The cash flow can appear good on garage conversion ADU additions, but the value being added by ADU additions in SFH areas is even lower than this amount.

ADU additions in SFH areas are typically getting values of between $50k and $100k which is less than these additions cost for a hands off addition. This results in a negative equity position typically between $50k and $100k.

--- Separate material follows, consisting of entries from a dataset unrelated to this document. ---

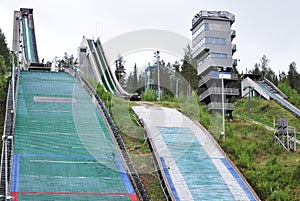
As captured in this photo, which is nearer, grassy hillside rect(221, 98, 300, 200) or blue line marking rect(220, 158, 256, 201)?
blue line marking rect(220, 158, 256, 201)

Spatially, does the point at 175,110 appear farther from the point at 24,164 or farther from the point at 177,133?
the point at 24,164

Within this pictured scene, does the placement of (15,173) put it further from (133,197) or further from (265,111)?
(265,111)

Now some hypothetical numbers that are in the range of expectations. $150k 2/1, 600' large garage ADU addition that adds a value of $75k. Start with a negative $75k position. Financed $120k (80% LTV) at 8.5%, 30 year with no secured loan (not a heloc). Rents in nice area, $3k/month. Use 50% rule, expenses are $1.5k/month. P&i $923. Cash flow $577/month, not horrendous. $75k (initial negative equity)/$577 (monthly cash flow in this hypothetical case) = 130 months (10.8 years). The first profit in this case happens in year 10 (almost year 11).

Note this is the biggest issue, but other things to consider is no revenue until ADU is built and rented. The ADU detracts from the primary unit. If the primary unit is over 15 years old, in most areas in CA the primary unit is now rent controlled (which I believe is not what was intended by the 15 year exemption but is the way most jurisdictions are applying the 15 year exemption). ADU additions are a lot of work. Likely more than a large rehab, but with a BRRRR I can (and always have) achieve infinite return.

A big issue adding a small amount of small units is expensive development   

In general, adding an ADU (even via garage conversion) in SFH zoned areas is one of the worst RE investments.

Note adding ADUs to 5+ unit properties is different. These properties are valued on cap rate and NOI. This may be able to work if the ADUs can be added at a low enough cost that the NOI and cap rate provides a value high enough to justify the effort and risk. Note one of the syndications I am an LP uses this strategy and a very friendly local ADU law as their sophisticated value add.